The IMSS Pilot Project: activities and results

IMSS - Istituto e Museo di Storia della Scienza - worked within the Pencil Project by developing informal learning activities that had their background in the history of science, a discipline whose contents are often disregarded in the educational programmes at school, both in the sciences and in the historical disciplines.

The birth of modern science, linked to the figure of Galileo Galilei, was the focus, in terms of content, of this Pilot Project.

The project referred to Galileo’s scientific work, in his times, to show the way scientist creates new patterns in unknown fields, often overcoming current and established traditions in knowledge.

It also cast light on the relevance of the “objects” (in the sense of instruments) for the development of science by emphasizing that each instrument has a complex network of meanings, both historical and scientific.


  1. Producing multimedia tools by making virtual tools with pedagogical purposes modelled after instruments in the museum’ collection.
  2. Creating a didactic experiment based on Galileo’s early researches on the basic laws of natural motions.

1. Multimedia tools:

We have been working on how the multimedia applications of scientific instruments designed by the Imss can be transferred onto an e-learning platform, to improve their educational potentiality.

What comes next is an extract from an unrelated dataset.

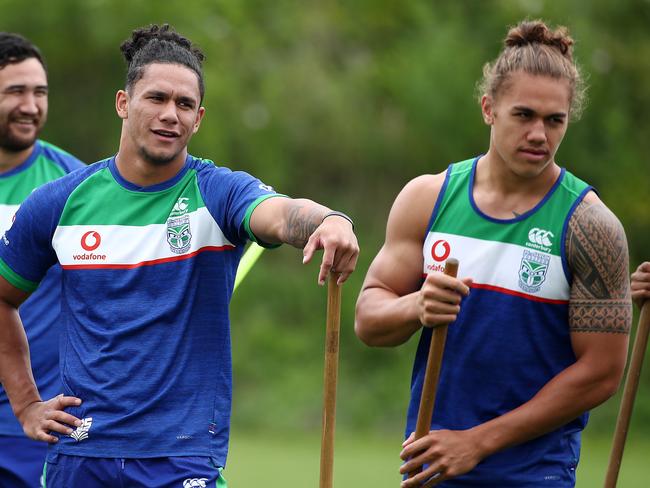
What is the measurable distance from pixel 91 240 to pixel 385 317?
1.23 metres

The “Galileo’s Compass”, an application of a scientific instrument invented by Galileo to perform a wide variety of calculations, was used as a reference for this study. 

The “Galileo’s compass” has also been used for creating contacts with teachers, to whom we have asked an evaluation on how this kind of application may aid in the educational activities and in enriching the teacher background and competences. Through their suggestions we aimed at improving the didactic efficacy of those tools and specifically the next one under implementation within the pilot project: the Galileo’s microscope.

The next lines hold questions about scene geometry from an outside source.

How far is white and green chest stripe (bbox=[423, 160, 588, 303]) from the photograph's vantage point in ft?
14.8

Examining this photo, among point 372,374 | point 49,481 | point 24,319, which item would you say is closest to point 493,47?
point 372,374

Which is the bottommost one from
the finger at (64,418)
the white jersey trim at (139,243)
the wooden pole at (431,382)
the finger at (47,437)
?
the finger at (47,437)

We also worked, in conjunction with Percro Laboratory (a research laboratory in Simultaneous Presence, Tele Presence and Virtual Presence) of Scuola Superiore Sant’Anna, Pisa, in the application of an interface, “Information Landscapes” to create a tri-dimensional representation of various aspects of Galileo’s life focusing on his scientific work and the instruments he designed and used.

The objective of this collaborative effort with Percro was to make the history of science more appealing to students and to encourage the use of the new media for intensifying the exploration of certain historical-scientific aspects of our culture.

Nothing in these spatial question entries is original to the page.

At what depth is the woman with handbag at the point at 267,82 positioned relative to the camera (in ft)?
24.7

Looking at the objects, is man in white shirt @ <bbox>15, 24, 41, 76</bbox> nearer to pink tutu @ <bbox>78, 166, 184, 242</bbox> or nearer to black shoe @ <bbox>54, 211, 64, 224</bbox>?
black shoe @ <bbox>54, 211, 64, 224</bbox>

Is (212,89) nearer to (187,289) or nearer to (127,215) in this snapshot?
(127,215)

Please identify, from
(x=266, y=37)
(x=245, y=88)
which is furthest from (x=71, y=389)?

2. The didactic experiment: Galileo and experimental science.

This didactic experiment took inspiration from some features of Galileo’s researches in the period of his mastery of the basic properties of natural motions.

The principal aim was to teach about the nature of science as a continuing research activity.  A parallel aim was to stimulate an enriched comprehension of the fundamental elements which have featured the birth of the modern sciences by recovering some aspects of the original historical context and the initial steps.

The project was implemented, according to the following steps:

  • IMSS has worked with 19 teachers and 15 classes of secondary and middle level students relatively naive of the elements of basic mechanics.
  • IMSS has organized meetings with the teachers to discuss the content of the project and stress the aim of  “not-teaching” in the ordinary sense but of inciting and boosting the “students” to discover on their own what Galileo discovered 400-odd years ago both in terms of knowledge and of learning by doing research
  • IMSS has set up the classes, where students were left free to explore both blind and productive paths. A “facilitator” was present to offer stimulation from another perspective and further prodding of an active, explorative attitude.

The aim of the activities was to convey the idea of the complexity of scientific development and to show that a deeper understanding of the history enhances our comprehension of present world.